俺:「店は俺が予約するから。もちろん全部奢るよ。経営者だからそのくらい余裕」

相手:「ありがとうございます」

俺:「会社って言っても何の会社か気になるでしょ?まあ会ってからのお楽しみってことで」

会社の中身を聞かれても、俺は具体的に答えられません。語れる事業などないからです。はぐらかすのが癖になっていました。それでも相手は丁寧な返事を続けてくれて、俺はこの相手も簡単だと決めつけていたのです。

誤送信したメッセージ

その後、友人とのやりとりと画面を取り違えました。本音をそのまま、相手に送ってしまったのです。

俺:「経営者って言えば食いつくから楽。今回もいけそうだわ」

送信した直後に、宛先の違いに気づきました。慌てて取り繕おうと、すぐに次のメッセージを打ちます。

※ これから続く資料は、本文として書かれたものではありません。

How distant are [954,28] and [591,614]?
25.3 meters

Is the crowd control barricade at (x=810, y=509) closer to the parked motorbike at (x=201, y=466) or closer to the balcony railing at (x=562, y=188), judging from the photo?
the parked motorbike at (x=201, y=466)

俺:「ごめん、今のは友達への冗談。誤送信しちゃった」

冗談で済ませられると、そのときの俺はまだ思っていました。

そして...

相手:「そのメッセージ、私宛てじゃないですよね」

俺:「だから誤送信だって。気にしないで、会おうよ」

相手:「いえ、おかげではっきりしました。経営者だと食いつくと思われているみたいですが、私も自分で事業をやっているんです。だから、奢っていただく必要もありません」

長い言い訳を打ち込んで送りました。けれど返事は来ません。後で確かめると、俺はすでにブロックされていました。経営者を装って見下していた相手は、本物の事業主だったのです。格下だと思い込んでいたのは、ほかでもない俺自身でした。

同じ手口を、これまで何人もの相手に使ってきました。けれど一度の操作ミスで、その全部が安っぽく見えてしまったのです。経営者だと嘘をついて気持ちよくなっていた俺の中身こそ、一番空っぽでした。アプリを閉じても、最後に返ってきたあの言葉だけは、しばらく頭から離れませんでした。

(30代男性・会社員)

本記事は、ハウコレ読者への独自アンケートに寄せられた実体験をもとに制作していますが、個人が特定されないよう、一部設定を変更しています。